As educators, we need to do a better job of thinking about where we want our students to be at the end of a course and what crucial skills they need to get there. Understanding the conceptual framework of a hypothesis test or of inference from data, even without any probability theory (including even the central limit theorem through methods like a randomization test) is more useful in today’s data-driven world than predicting how many heads you might get when you flip a coin 100 times (although, again, the latter is helpful in understanding the former).
It also should be clear that there are some mathematicians who are phenomenal teachers of statistics. It is not your degree that matters, but rather your knowledge in statistics and statistical pedagogy. Just as when a physicist teaches a mathematics course, a mathematician is teaching in a field different from their training when they teach a statistics course. To teach in a different field, one needs to understand the ways practitioners of that field approach problems and to have experienced the joy of making discoveries in that field. We need to convey to our students the excitement of solving problems using all the tools of statistics. It is wonderful to be teaching statistics in the 21st century because there are so many resources to help beginning and experienced statistics teachers. After the many years we have amassed teaching statistics, each of us continues to learn a lot every time we participate in a professional development experience.

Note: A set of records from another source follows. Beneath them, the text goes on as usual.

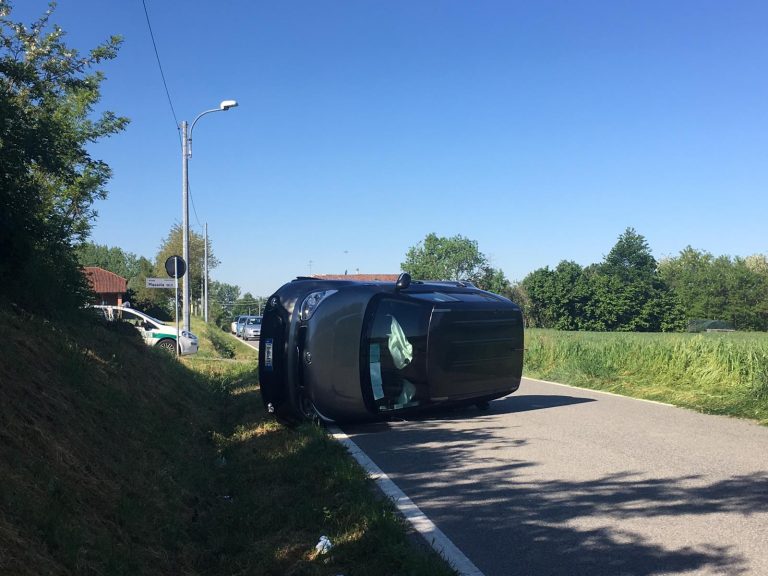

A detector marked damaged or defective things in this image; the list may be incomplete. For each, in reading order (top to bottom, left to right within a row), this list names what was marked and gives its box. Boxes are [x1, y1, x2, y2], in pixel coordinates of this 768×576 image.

overturned black car [258, 274, 520, 424]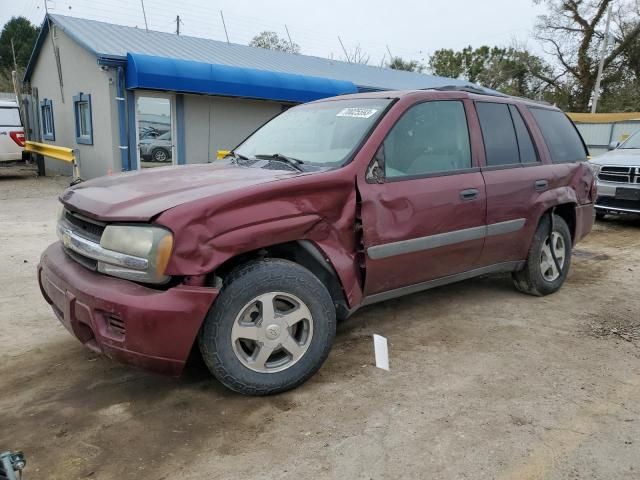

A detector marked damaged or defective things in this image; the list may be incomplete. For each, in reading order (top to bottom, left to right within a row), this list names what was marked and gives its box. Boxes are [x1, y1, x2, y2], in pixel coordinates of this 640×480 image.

crumpled hood [592, 148, 640, 167]
crumpled hood [59, 161, 300, 221]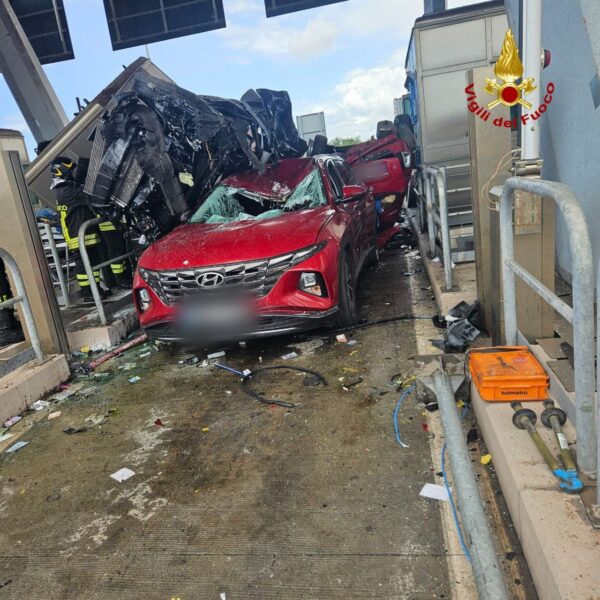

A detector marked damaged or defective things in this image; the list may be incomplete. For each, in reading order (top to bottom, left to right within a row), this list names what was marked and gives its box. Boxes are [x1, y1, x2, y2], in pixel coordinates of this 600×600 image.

crashed vehicle [82, 72, 308, 244]
crashed vehicle [134, 155, 382, 342]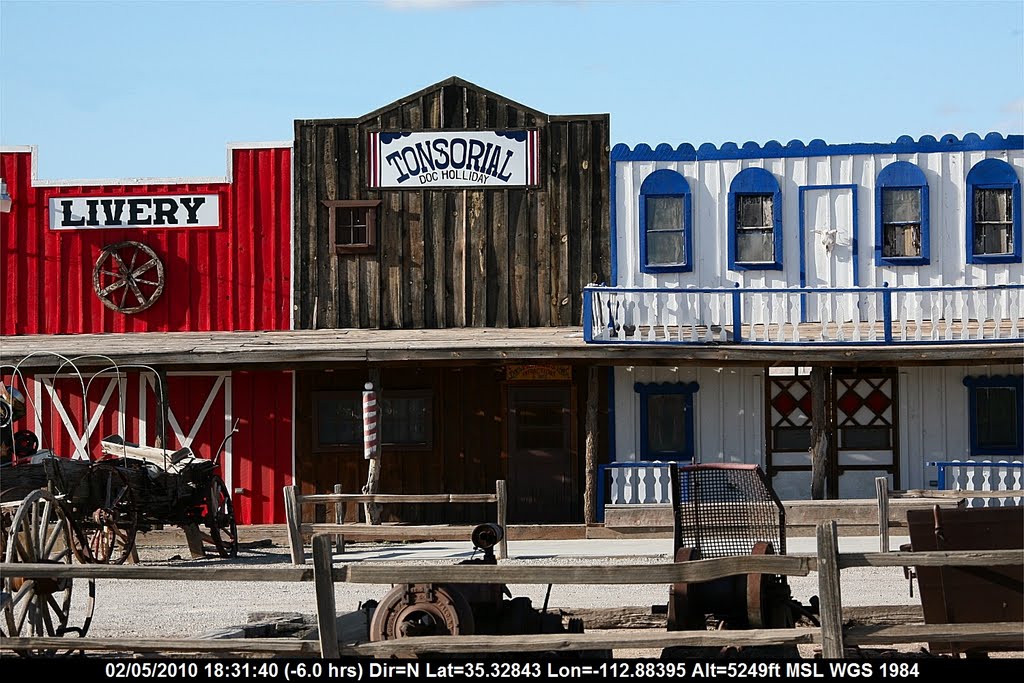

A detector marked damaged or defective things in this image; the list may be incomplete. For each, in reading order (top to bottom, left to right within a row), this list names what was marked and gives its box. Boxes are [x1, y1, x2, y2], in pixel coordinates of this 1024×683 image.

rusted metal wheel [92, 241, 163, 313]
rusted metal wheel [73, 464, 138, 565]
rusted metal wheel [206, 475, 240, 561]
rusted metal wheel [2, 489, 96, 655]
rusted metal wheel [370, 581, 477, 647]
rusted metal wheel [663, 548, 704, 634]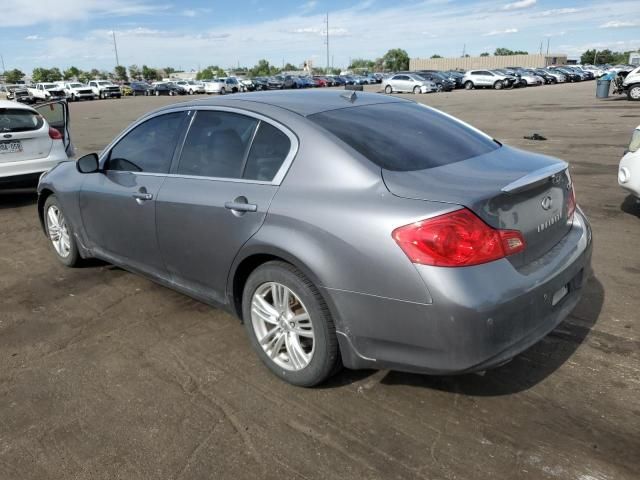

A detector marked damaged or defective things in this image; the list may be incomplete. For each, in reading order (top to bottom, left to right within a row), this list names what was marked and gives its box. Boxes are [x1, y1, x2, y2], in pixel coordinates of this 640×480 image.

damaged vehicle [37, 91, 592, 386]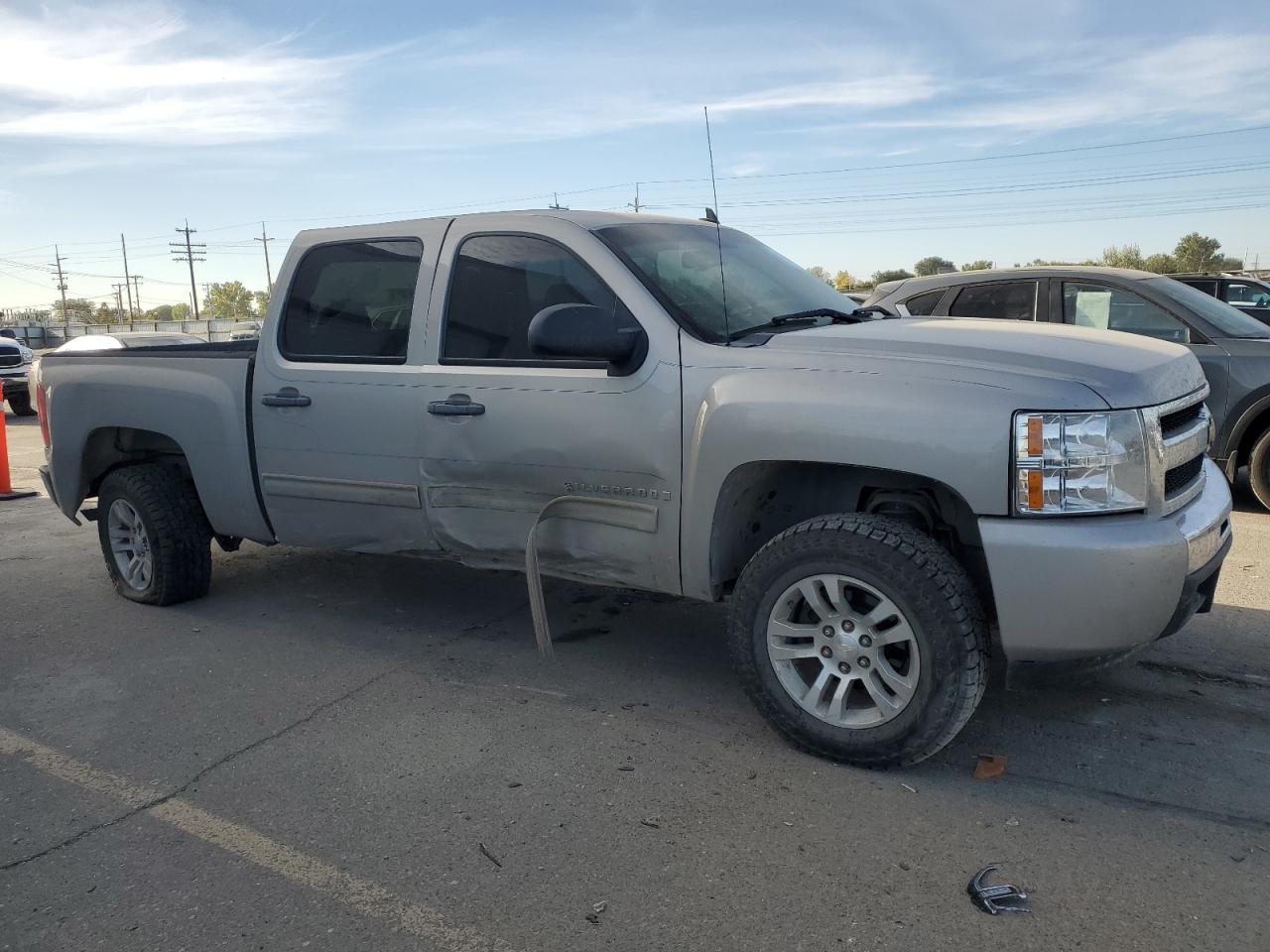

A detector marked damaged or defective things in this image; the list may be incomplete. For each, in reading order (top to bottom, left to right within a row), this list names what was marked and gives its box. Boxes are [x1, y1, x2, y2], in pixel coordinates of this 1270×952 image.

crack in pavement [0, 659, 406, 878]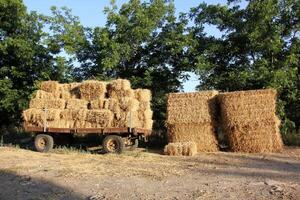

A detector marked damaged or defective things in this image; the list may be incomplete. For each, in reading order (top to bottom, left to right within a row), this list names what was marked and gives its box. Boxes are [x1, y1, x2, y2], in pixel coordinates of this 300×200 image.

rusty metal trailer [23, 122, 151, 154]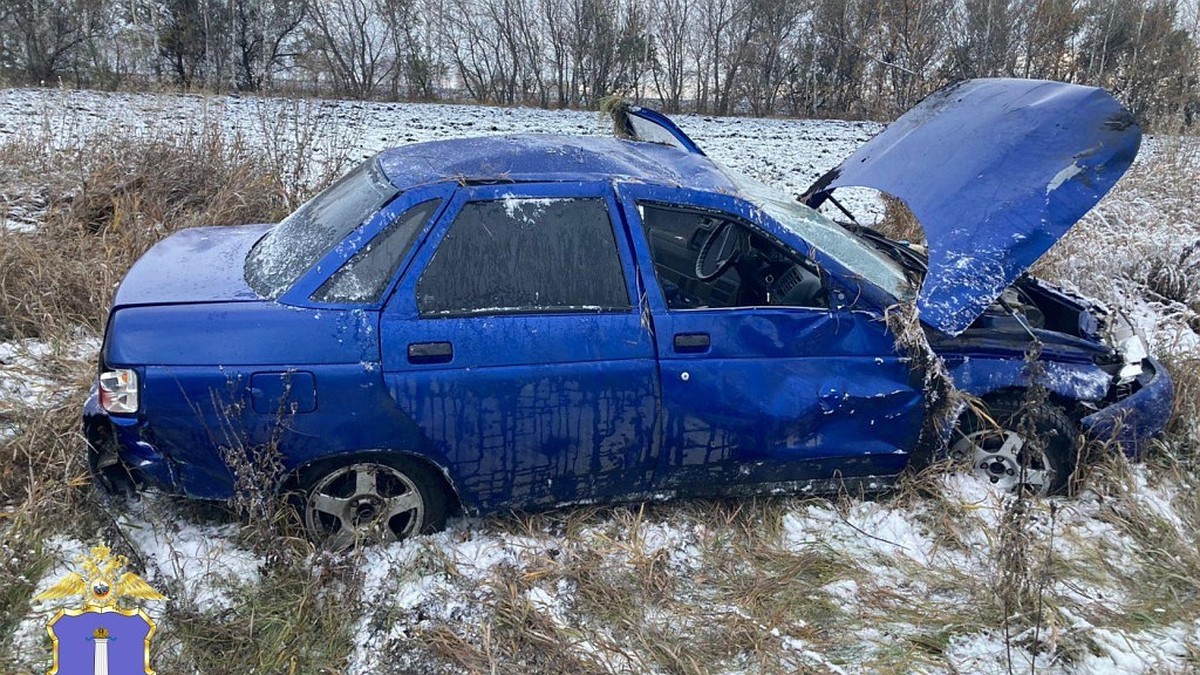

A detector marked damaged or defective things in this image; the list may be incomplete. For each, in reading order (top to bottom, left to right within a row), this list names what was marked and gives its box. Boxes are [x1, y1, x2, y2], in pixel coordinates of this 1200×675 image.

shattered windshield [244, 157, 398, 296]
shattered windshield [724, 168, 912, 299]
damaged car [84, 78, 1171, 542]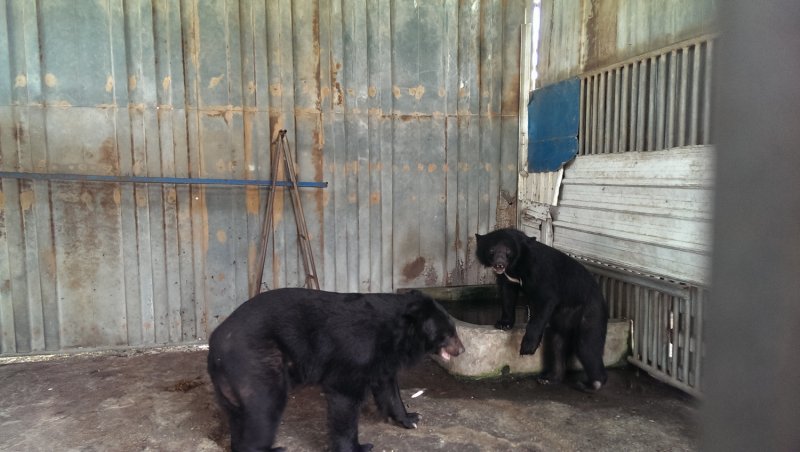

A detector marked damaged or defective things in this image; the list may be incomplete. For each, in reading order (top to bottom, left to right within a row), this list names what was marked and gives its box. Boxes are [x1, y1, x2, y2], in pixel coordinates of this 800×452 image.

rusty metal wall [0, 0, 524, 354]
rust stain [404, 256, 428, 280]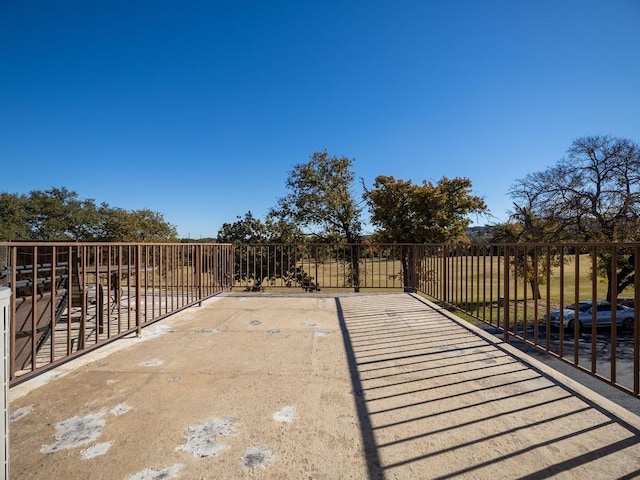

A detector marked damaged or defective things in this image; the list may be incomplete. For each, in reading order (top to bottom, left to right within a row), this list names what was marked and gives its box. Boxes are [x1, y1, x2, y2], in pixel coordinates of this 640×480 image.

rusty metal railing [0, 242, 232, 384]
rusty metal railing [416, 244, 640, 398]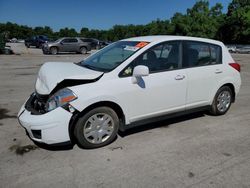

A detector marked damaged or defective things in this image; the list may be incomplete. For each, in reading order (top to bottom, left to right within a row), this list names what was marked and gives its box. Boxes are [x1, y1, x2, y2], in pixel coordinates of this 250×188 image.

damaged hood [35, 61, 102, 94]
cracked headlight [45, 88, 77, 111]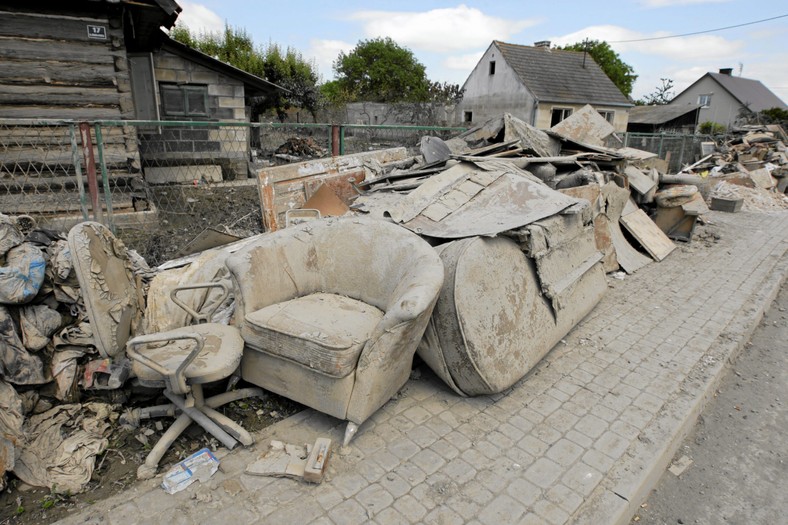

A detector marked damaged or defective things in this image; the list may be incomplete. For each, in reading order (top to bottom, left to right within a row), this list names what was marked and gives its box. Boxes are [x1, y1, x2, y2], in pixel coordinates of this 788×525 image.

broken furniture panel [258, 147, 406, 229]
broken wooden board [624, 165, 656, 195]
broken wooden board [620, 207, 676, 260]
broken furniture panel [225, 217, 446, 446]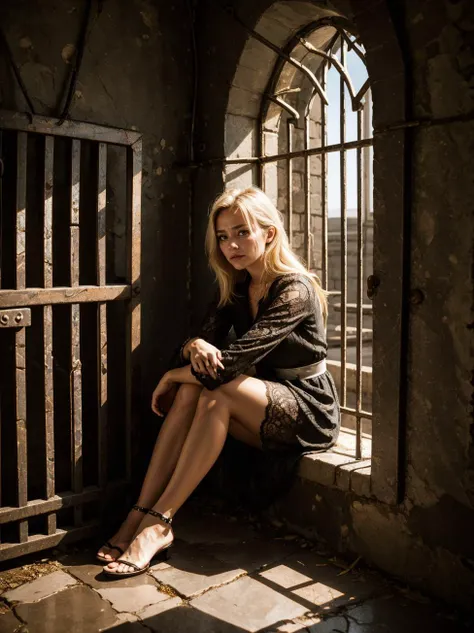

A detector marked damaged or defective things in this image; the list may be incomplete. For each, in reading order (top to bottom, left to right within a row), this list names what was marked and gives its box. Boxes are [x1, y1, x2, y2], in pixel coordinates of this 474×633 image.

rusty metal bar [0, 111, 142, 147]
rusty metal bar [0, 284, 130, 308]
rusty metal bar [125, 141, 142, 482]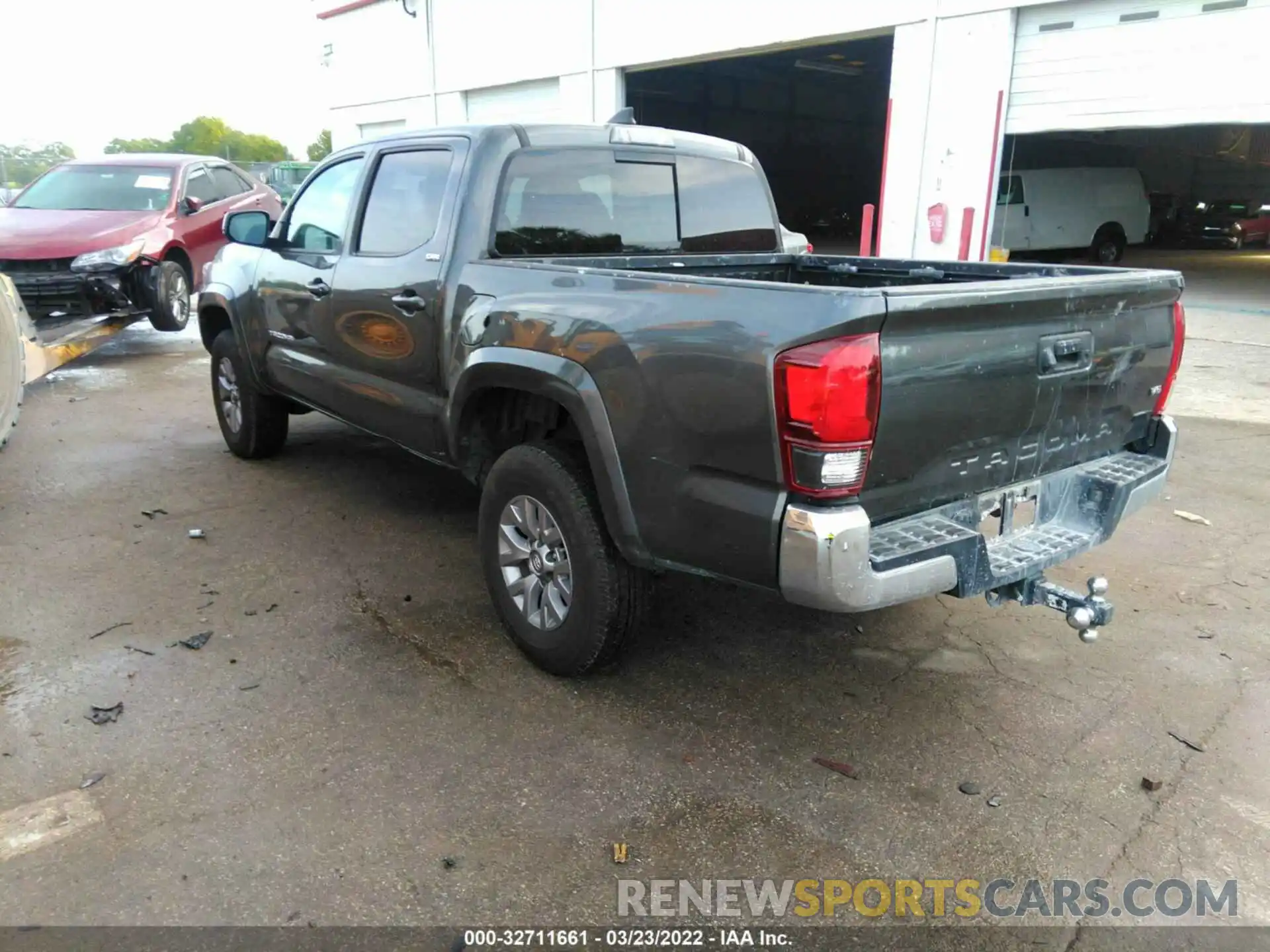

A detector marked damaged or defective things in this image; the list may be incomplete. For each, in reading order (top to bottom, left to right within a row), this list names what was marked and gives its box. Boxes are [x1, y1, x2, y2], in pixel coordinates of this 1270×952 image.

damaged red sedan [0, 155, 280, 333]
cracked concrete [0, 250, 1265, 949]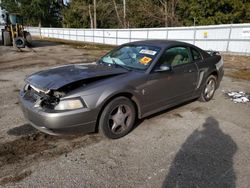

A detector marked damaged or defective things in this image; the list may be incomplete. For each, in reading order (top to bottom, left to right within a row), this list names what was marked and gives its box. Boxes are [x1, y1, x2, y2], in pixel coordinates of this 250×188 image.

damaged front bumper [18, 90, 97, 134]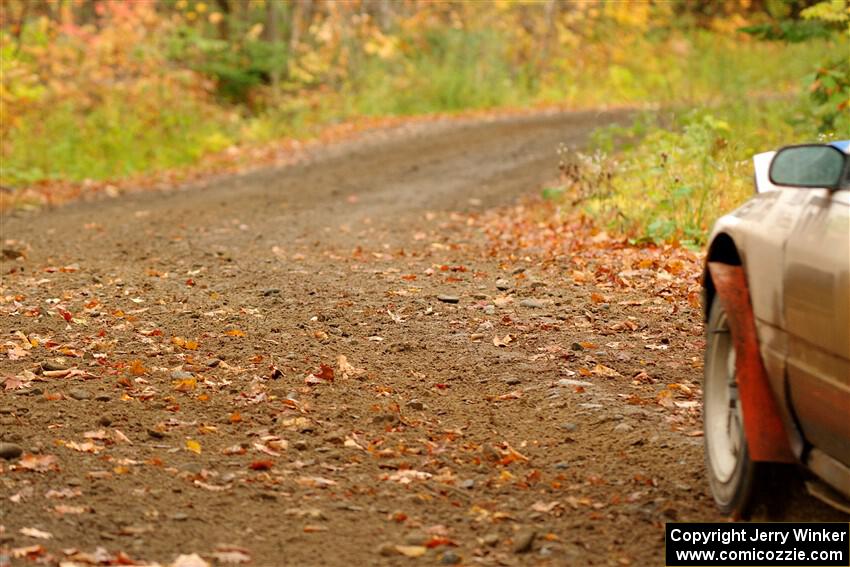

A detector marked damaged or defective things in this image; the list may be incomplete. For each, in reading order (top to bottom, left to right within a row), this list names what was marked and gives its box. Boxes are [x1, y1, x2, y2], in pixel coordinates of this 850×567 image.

dented car body panel [704, 143, 848, 496]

Each year, there are several events at the Joint Mathematics Meetings to help us all become better teachers of statistics. Many of these are sponsored by the SIGMAA on Statistics Education. Teachers of statistics should think about joining the SIGMAA on Statistics Education. The business meeting and reception is a good chance to get together with a nice group of statistics educators in an informal setting.
Next summer, the MAA will sponsor a PREP workshop—Beyond Introductory Statistics: Generalized Linear and Multilevel Models—with Jim Albert and Brad Hartlaub.
CAUSE (the Consortium for the Advancement of Undergraduate Statistics Education) sponsors a website with lots of useful information and a number of important professional development opportunities including the following:
- Frequent webinars on statistics education that one can participate in (from your office computer) or watch at a later time
- USCOTS (United States Conference on the Teaching of Statistics) in odd-numbered years
- In May, CAUSE will sponsor an electronic conference, eCOTS
All teachers of statistics should be familiar with GAISE, which includes recommendations for introductory statistics courses. In addition, there are several publications for teachers of statistics, including the following:
- Journal of Statistics Education
- Statistics Education Research Journal
- Teaching Statistics
- Statistics Education Web (STEW)
- Technology Innovations in Statistics Education
Editor’s Note: The opinions expressed here reflect the views of the authors and not the SIGMAA on Statistics Education.
Cobb, G. W. 1992. Teaching statistics, in L. A. Steen (ed.) Heeding the call for change: Suggestions for curricular action, MAA Notes 22:3–23. Washington DC: Mathematical Association of America.
Cobb, G. W., and D. S. Moore. 1997. Mathematics, statistics, and teaching. The American Mathematical Monthly 41(9):801–823.
Moore, D. S. 1988. Should mathematicians teach statistics (with discussion)? College Math. Journal 19:3–7.
Barker, W., D. Bressoud, S. Epp, S. Ganter, B. Haver, and H. Pollatsek. 2004. Undergraduate programs and courses in the mathematical sciences: CUPM curriculum cuide 2004.